SELECTED PASSAGE >>
>> BEGIN

In fact, voters only learnt of the location of voting booths on the day of the election through an advertisement placed in The Herald (28/10). But how the electoral authorities expected voters – especially those in the rural areas where most of the elections were held – to access at short notice such vital information from the paper, which largely circulates in urban centres remained unquestioned.
Instead, the official media carried 26 stories (ZBH [23] and government Press [3]) that passively quoted the electoral authorities expressing their readiness for the polls. For example, ZTV and Spot FM (25/10, 8pm) passively reported the Zimbabwe Electoral Commission saying it had established 3 000 polling stations without investigating whether they were adequate.

Similarly, The Herald (26/10) simply announced that accreditation of observers was underway without informing its readers about how many were eventually accredited.
Rather, the government media seemed more interested in promoting ZANU PF. For example – in clear violation of its public service mandate – all 17 campaign stories that ZBH aired were on the ruling party. None was on the opposition. The MDC was mainly mentioned in the context of ZANU PF’s vilification of the party. Likewise, of the nine campaign stories the official papers carried, seven were exclusively on the ruling party while only two reported all the contesting parties commenting on their preparations.

Even then, the stories contained editorial intrusions that maligned the opposition as a British puppet bereft of meaningful policies.
For instance, after reporting on the Morgan Tsvangirai-led MDC’s preparations, the Chronicle (26/10) then vilified the party as a “British backed opposition party” that was “obsessed with opposing everything that ZANU-PF says or does no matter how good without offering any alternatives.” On the contrary, all stories on ZANU PF that the official media carried were glowing projections of the party.

It was in this context that they avoided the in-house squabbles in the ruling party, which resulted in it registering two sets of candidates for each of the five wards in Kadoma.

>> END

DATA PROVIDED >>
>> BEGIN

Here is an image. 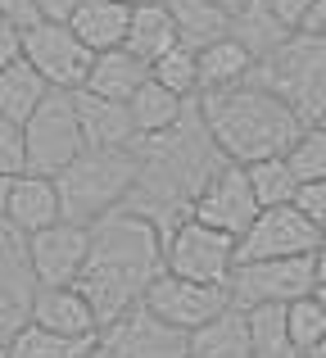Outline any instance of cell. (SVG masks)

>> END

CHALLENGE 1 >> Print everything in the passage on Zimbabwe's state media election coverage from "For instance, after" down to "projections of the party.".
CHALLENGE 2 >> Continue the passage on Zimbabwe's state media election coverage from the point where it stops.
The microscope material has no role here.

RESPONSE 1 >>
For instance, after reporting on the Morgan Tsvangirai-led MDC’s preparations, the Chronicle (26/10) then vilified the party as a “British backed opposition party” that was “obsessed with opposing everything that ZANU-PF says or does no matter how good without offering any alternatives.” On the contrary, all stories on ZANU PF that the official media carried were glowing projections of the party.

RESPONSE 2 >>
ZBH (24&27/10, 8pm), The Herald and The Chronicle (25/10) merely reported ZANU PF officials threatening to expel candidates who had defied the party by contesting the elections without investigating the cause for such dissent.

The government media’s unbalanced coverage was illustrated by their sourcing patterns.


Except for the two stories that Studio 7 carried quoting the Zimbabwe Election Support Network bemoaning inadequate voter registration and education, the private media were no better. They barely assessed the country’s electoral framework.
Instead, they gave more space to campaigns and politically motivated violence.

But unlike the government media, the private papers strove for balance by giving publicity to ZANU PF campaigns in three cases, Tsvangirai faction (two) and the Arthur Mutambara-led MDC (once). Similarly, Studio 7 gave space to all contesting parties: ZANU PF (twice), Tsvangirai group (twice) and the Mutambara camp (once).
However, other private media did not display such fairness.

The three campaign reports carried by SW Radio Africa and the online news agency, Zimdaily only focused on the Morgan Tsvangirai-led MDC faction, while New Zimbabwe.com’s single story was on ZANU PF factionalism in Kadoma.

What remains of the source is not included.